Il était tout juste dix heures du matin quand l’homme arriva sur la place du Petit Marcel. Elle n’avait bien sûr pas pu changer depuis cet hiver où il y avait mis les pieds pour la dernière fois. Et pourtant, c’était comme s’il y venait pour la première fois. L’entrée du café était grande ouverte. Il était ému, plus qu’il ne l’aurait imaginé. Surtout lorsqu’il aperçut une tête familière, celle de Marie, qui servait un client accoudé au bar. Il prit une grande respiration, ajusta la bandoulière de son sac sur son épaule, prêt à franchir le seuil du café.

Il s’assit discrètement au fond de l’établissement. Il éprouva une sensation à la fois étrange et rassurante. La décoration, l’atmosphère, le bruit du percolateur, les odeurs familières de ce café lui avaient manqué. Il capta le regard de Marie qui lui offrit un bonjour étonné. Il osa lui sourire. Ses yeux se posèrent sur une affiche épinglée au mur : “L’homme et la mer — photographies de Marc Ducan — du 14 juillet au 31 août 1986”. Le pincement au cœur qu’il ressentit réveilla une douleur vive. Il prit une nouvelle grande respiration.

— Si je m’attendais à te revoir ici ! Comment vas-tu Marc ? demanda Marie d’une voix douce.

— Et moi donc ! Mieux. Aujourd’hui, je peux dire que je vais beaucoup mieux. Pour être honnête, cela me fait tout de même quelque chose de revenir ici.

Marie lui sourit, compatissante.

— Qu’est-ce que je te sers ?

— Un café s’il te plaît, merci.

— Je t’apporte ça tout de suite, dit-elle en tournant les talons comme si de rien n’était.

Il sortit de son sac son appareil photo, enleva le cache, fit la mise au point de son objectif. Il ne savait toujours pas si c’était une bonne idée d’être revenu ici.

Marie revint lui déposer son café.

— Alors, tu as décidé de t’y remettre ? dit-elle.

— Oui, enfin j’espère le pouvoir. Si tu savais comme je suis désolé…

Marie posa sa main sur son bras.

— Arrête Marc. C’est du passé. Je suis contente de te revoir ici. Et s’il y a bien un café dans cette ville, où les deuxièmes chances existent, c’est ici, non ?

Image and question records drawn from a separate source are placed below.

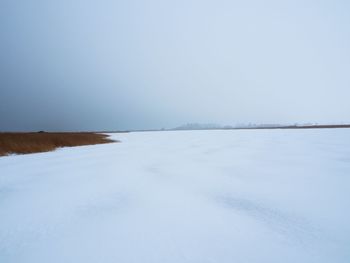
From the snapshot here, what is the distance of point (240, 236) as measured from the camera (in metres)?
2.76

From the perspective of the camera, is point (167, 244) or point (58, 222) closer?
point (167, 244)

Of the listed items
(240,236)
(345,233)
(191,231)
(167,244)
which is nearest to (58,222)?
(167,244)

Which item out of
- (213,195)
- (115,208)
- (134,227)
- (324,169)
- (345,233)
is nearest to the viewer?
(345,233)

— Tu es gentille avec moi, voire charitable. Je ne suis pas certain que tout le monde ici soit du même avis. Lucas travaille toujours ici ?

— Il est devenu co-propriétaire depuis juin, lui dit-elle fièrement.

— C’est bien, je suis content pour vous deux. C’est un mec bien, lui répondit-il sincèrement.

— Il n’a pas changé tu sais, dit-elle, laissant sa phrase en suspens.

Pour cacher son émotion, il souleva sa tasse, goûta une première gorgée avant de la reposer.

— Tu pourras lui dire que je suis passé ?

— Bien sûr Marc, je n’y manquerai pas.

— Je te remercie, dit-il avec un frémissement dans sa voix.

Il but son café lentement, savourant son arôme. Une quinzaine de minutes s’écoula durant laquelle Marc observa un couple de femmes, à une table voisine, dans une discussion animée et joyeuse. Arriva alors un homme, visiblement attendu, qui, après les avoir cherché du regard à l’entrée, vint les embrasser, dans une étreinte chaleureuse. L'émotion ressentie face à cette simple scène d’amitié ravivait chez lui des souvenirs confus, au goût encore amer. Il ferma les yeux, songeur. Pourtant, il n’était peut-être pas trop tard pour lui d’en éprouver de nouveaux. Et seulement des beaux cette fois-ci.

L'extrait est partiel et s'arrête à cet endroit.